DIRECTION 1>
In the interview with Curtis LeBlanc, which two poems does he point to as places where the theme of masculinity is especially present?
DIRECTION 2>
Write the next part of the interview with Curtis LeBlanc, picking up after its final line.

GIVEN TEXT>
*****

Curtis LeBlanc: My first book was the amalgamation of the usable poems I wrote during my MFA and the end of my BFA. I was trying to find my voice and trying out lots of little experiments and just kind of throwing it out there to see what would stick. This second collection was more deliberate in the sense that I was a little more selective in the ideas I would pursue. I knew what I wanted the themes to be and tried to write poems that would fit, however loosely or perfectly.
Nathaniel Moore: In a previous interview with Rob Taylor, you said “I think I’ve always been interested in characters who are at odds with the world around them, struggling with how people expect them to be.” How has this changed or remained true with Birding?
Curtis LeBlanc: I think this theme is present still in Birding. I’m still really interested in conversations surrounding masculinity and the performance of it. I think this is especially present in the title poem, or in a poem like “Design Stage Failure Analysis.” I can’t really see this conversation ever becoming completely absent from my work, it being so true to the life I live and the person I try to be.
Nathaniel Moore: What is it like living with and being married to another writer?

*****

GIVEN MATERIAL>
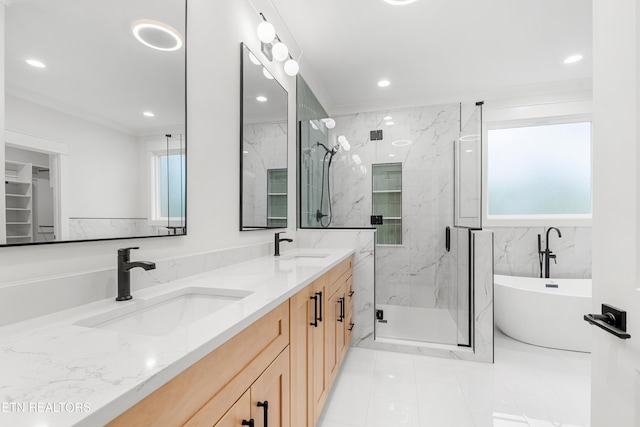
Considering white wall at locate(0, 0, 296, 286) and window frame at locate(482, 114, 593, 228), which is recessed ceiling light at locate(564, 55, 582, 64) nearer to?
window frame at locate(482, 114, 593, 228)

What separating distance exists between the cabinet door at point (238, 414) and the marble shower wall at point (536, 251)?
348cm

*****

ANSWER 1>
The title poem and "Design Stage Failure Analysis."

ANSWER 2>
Curtis LeBlanc: Being with Mallory [Tater] is a blessing. She’s my best friend. We laugh constantly. We’re complete goofs behind closed doors—and sometimes in public, too. We’re also both really emotional people and lean on each other heavily when we need to. Home is a place of great comfort for both of us. In terms of writing, I trust her more than anyone as a first reader and editor. She’s not afraid to tell me when something isn’t working, even if she can’t say how to fix it. I try to be that for her as well.
Nathaniel Moore: “A Restaurant in California” to me is a great lyric poem. It reminded me at first, mainly because of the title, of Allen Ginsberg’s “A Supermarket in California.” Was there any intention there to pay homage? It seems that its not impossible you and Ginsberg’s paths may not have crossed at the library. A slim chance let’s say.
Curtis LeBlanc: Nobody has ever pointed that out to me before and I can’t say I did it deliberately, but subconsciously that’s probably why I titled it that way. I know the Ginsberg poem, of course. I think I first read it in English 11.
Nathaniel Moore: In “Unforgiving Air…” you unpackage memory, and like an alchemic tableau, blend the physical, the inanimate, the natural with the human beings who haunt the piece. The poem describes a type of possession that hovers over those who live in its past. What inspired this piece, and what was the process of its creation?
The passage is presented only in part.